It seems to me completely obvious to any rational person that children do not HAVE to be smacked. No teachers, child-minders or nursery employees smack children, & still manage to keep them safe & secure & to manage behaviour by other means.
Numerous parents bring up their children without smacking & manage to teach good behaviour through the use of consistent boundaries, positive reinforcement & other methods that are at least as effective as smacking, & without the negative side-effect of suggesting that hitting people smaller than oneself is sometimes acceptable. I'm one of them, as is dh: & as we've both worked as teachers, we've also managed behaviour without resorting to physical force in that context.
I still think it's unlikely that an occasional smack is going to do any lasting damage to a child, within an otherwise healthy parent-child relationship. My mum smacked me on a few occasions - just a single slap - & while I don't remember it achieving anything positive at all, other than to upset me, I don't think of it as a terrible form of abuse either. My mum was a human being, she didn't always behave perfectly. If I'd ever smacked my kids, I'd have apologized, but I don't think I'd have felt eternally guilty. I have shouted, & apologized then too.

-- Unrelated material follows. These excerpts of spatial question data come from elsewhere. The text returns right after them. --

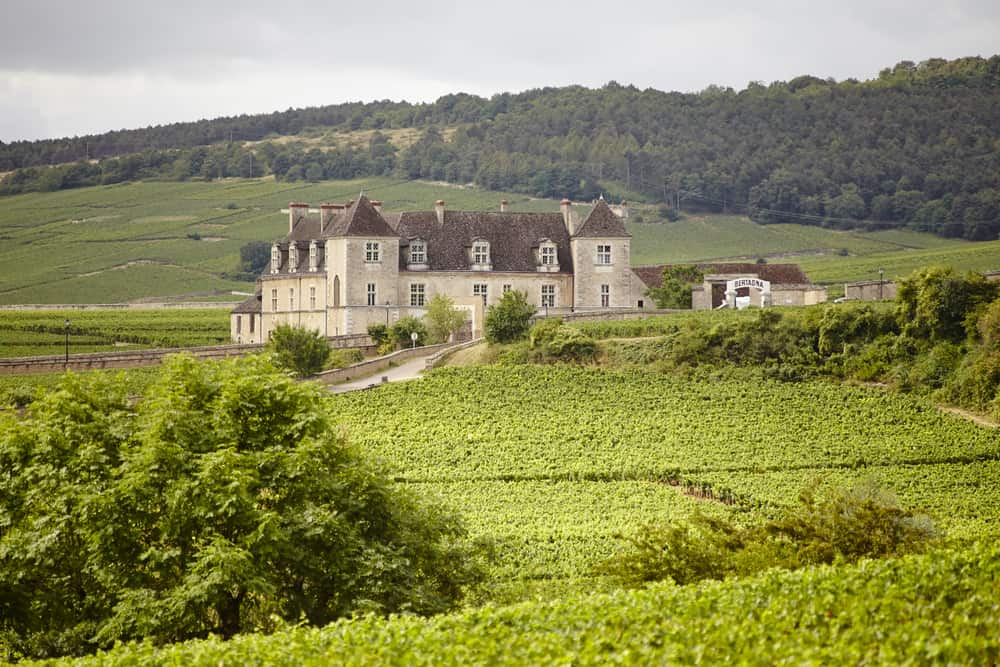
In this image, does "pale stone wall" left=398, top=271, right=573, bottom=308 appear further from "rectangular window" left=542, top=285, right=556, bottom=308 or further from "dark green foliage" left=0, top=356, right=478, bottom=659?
"dark green foliage" left=0, top=356, right=478, bottom=659

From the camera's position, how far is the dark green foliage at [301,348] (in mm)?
61031

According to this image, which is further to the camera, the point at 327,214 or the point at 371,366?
the point at 327,214

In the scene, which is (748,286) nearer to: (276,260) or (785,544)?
(276,260)

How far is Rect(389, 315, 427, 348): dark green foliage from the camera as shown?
6806cm

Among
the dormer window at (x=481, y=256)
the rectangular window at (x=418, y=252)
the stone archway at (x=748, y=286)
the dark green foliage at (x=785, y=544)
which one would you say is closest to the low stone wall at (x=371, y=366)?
the rectangular window at (x=418, y=252)

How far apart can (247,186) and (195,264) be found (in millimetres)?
41765

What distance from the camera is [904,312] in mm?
56719

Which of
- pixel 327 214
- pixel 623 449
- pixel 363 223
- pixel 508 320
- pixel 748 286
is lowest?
pixel 623 449

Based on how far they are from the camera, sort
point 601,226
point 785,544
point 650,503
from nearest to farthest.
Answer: point 785,544 < point 650,503 < point 601,226

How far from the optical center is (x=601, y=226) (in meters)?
73.6

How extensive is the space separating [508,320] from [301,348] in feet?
34.2

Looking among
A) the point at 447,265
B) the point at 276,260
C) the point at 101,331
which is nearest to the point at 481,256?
the point at 447,265

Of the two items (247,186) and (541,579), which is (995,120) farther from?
(541,579)

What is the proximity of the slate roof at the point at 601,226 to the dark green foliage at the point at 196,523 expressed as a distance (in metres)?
47.6
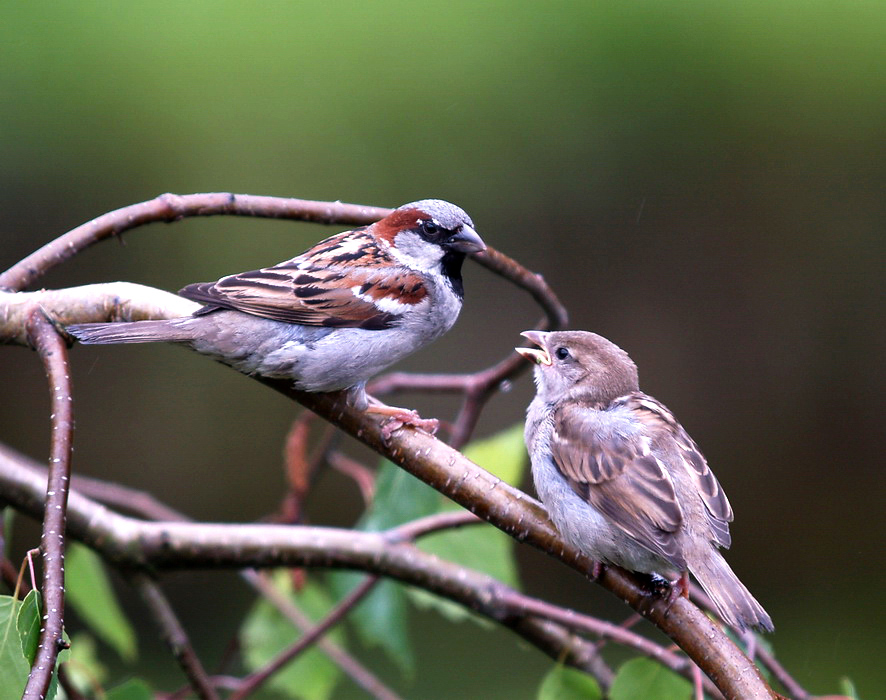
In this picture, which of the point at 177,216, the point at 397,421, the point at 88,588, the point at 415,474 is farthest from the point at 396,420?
the point at 88,588

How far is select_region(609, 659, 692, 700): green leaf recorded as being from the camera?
2.01 meters

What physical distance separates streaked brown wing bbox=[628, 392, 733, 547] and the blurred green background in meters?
2.62

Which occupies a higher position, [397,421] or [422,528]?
[397,421]

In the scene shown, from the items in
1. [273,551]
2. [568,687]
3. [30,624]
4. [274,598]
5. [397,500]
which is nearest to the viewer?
[30,624]

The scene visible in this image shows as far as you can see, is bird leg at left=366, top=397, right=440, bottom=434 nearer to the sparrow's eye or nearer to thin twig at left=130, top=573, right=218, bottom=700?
the sparrow's eye

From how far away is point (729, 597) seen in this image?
1.89 meters

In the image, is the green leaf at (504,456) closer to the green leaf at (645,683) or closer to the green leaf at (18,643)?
the green leaf at (645,683)

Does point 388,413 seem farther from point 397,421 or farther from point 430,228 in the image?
point 430,228

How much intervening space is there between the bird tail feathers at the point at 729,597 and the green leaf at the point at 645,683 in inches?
9.0

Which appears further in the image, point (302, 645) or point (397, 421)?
point (302, 645)

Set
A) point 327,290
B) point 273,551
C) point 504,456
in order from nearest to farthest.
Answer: point 273,551 → point 327,290 → point 504,456

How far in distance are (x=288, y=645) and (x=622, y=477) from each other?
1.42m

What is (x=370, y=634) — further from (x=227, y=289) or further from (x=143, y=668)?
(x=143, y=668)

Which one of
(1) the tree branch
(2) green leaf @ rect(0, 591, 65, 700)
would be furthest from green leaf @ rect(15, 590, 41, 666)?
(1) the tree branch
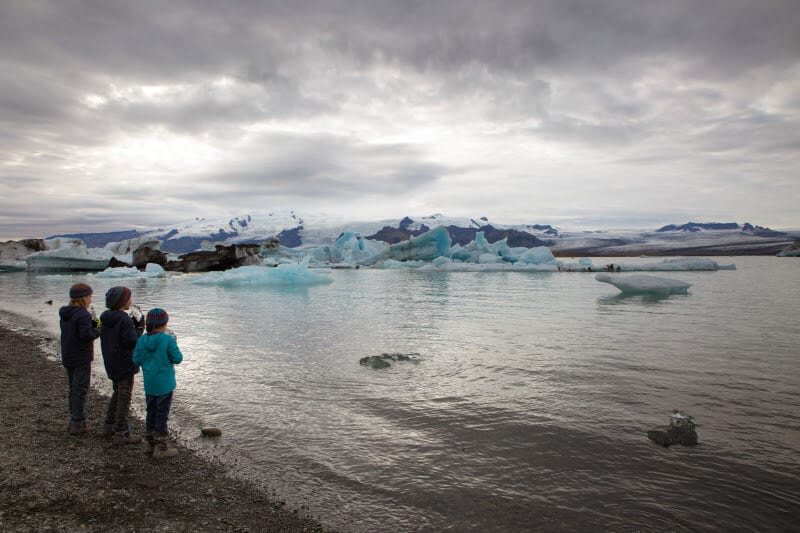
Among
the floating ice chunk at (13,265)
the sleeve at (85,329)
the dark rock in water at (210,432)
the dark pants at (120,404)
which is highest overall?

What I have no sympathy with is the view expressed by these other mums, OP, that smacking has to happen, that it's inevitable, even good for the child. I find that disturbing, & agree with the person upthread who described this as lazy parenting. It IS lazy, because there are plenty of other ways to deal with difficult behaviour, so why would any parent deliberately & repeatedly choose to smack their child rather than make the effort to develop more effective ways to discipline?
When I was teaching I came across very few children whose behaviour couldn't be managed if enough thought went into the best ways to do that. Any child whose behaviour is so terrible that they don't respond to non-violent discipline is sure as hell not going to be helped by being hit.